_TASK STATEMENT:_ Where the data below has the string "Social", return the whole line.

_INPUT MATERIAL:_
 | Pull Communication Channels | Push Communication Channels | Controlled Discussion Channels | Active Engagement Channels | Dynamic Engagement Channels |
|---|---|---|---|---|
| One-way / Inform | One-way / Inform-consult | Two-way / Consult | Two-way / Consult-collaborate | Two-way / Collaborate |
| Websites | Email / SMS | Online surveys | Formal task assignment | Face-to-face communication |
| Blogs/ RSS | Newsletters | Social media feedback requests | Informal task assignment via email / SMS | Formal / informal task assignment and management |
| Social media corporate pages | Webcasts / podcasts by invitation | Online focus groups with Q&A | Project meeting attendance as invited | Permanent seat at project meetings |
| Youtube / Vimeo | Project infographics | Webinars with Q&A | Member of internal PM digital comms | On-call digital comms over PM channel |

...

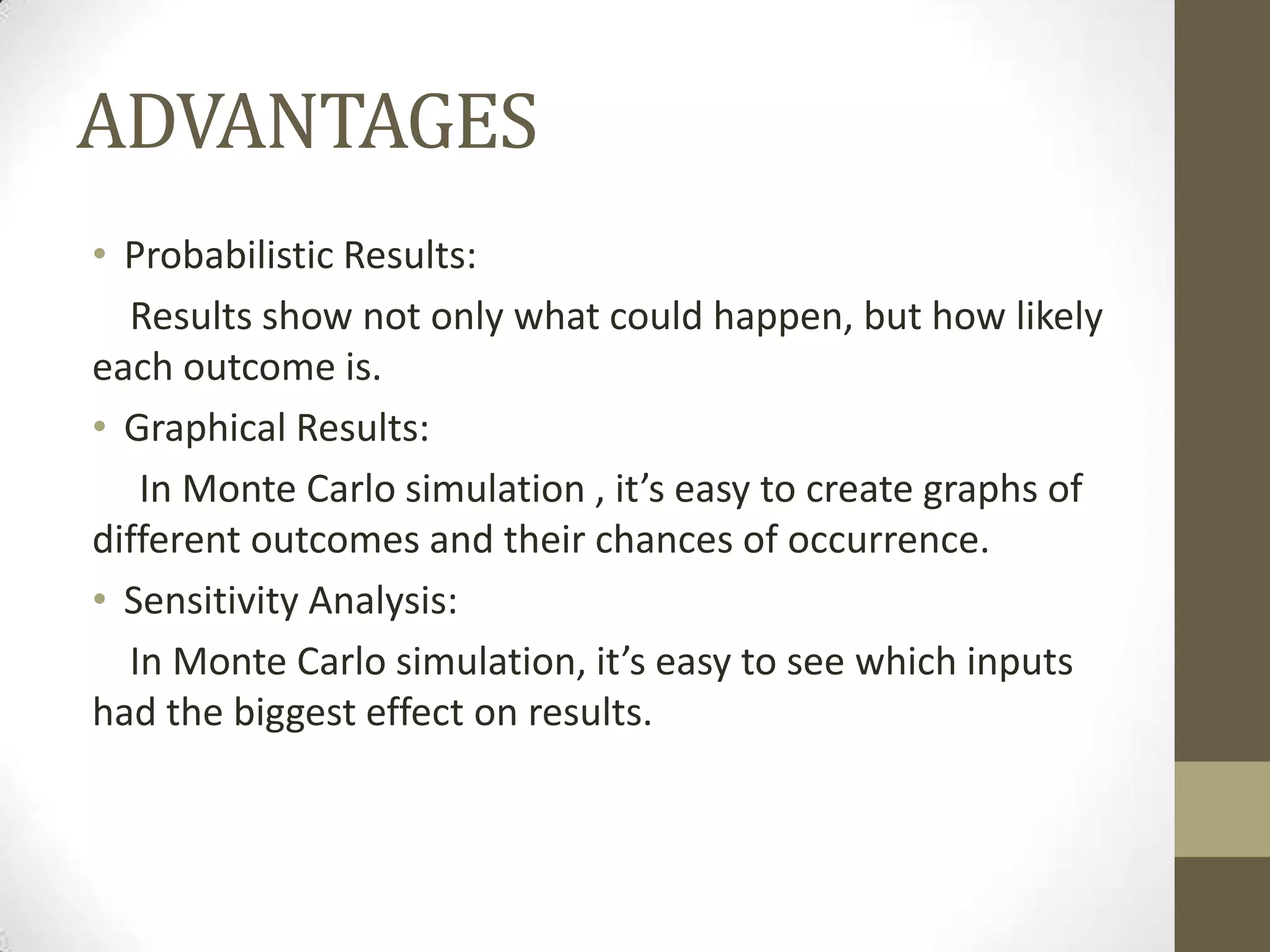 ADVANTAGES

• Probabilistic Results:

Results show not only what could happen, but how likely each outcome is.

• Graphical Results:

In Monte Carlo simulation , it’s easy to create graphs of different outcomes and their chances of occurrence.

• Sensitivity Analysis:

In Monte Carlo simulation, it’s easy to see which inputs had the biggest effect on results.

_ANSWER TO THIS EXERCISE:_
| Blogs/ RSS | Newsletters | Social media feedback requests | Informal task assignment via email / SMS | Formal / informal task assignment and management |
| Social media corporate pages | Webcasts / podcasts by invitation | Online focus groups with Q&A | Project meeting attendance as invited | Permanent seat at project meetings |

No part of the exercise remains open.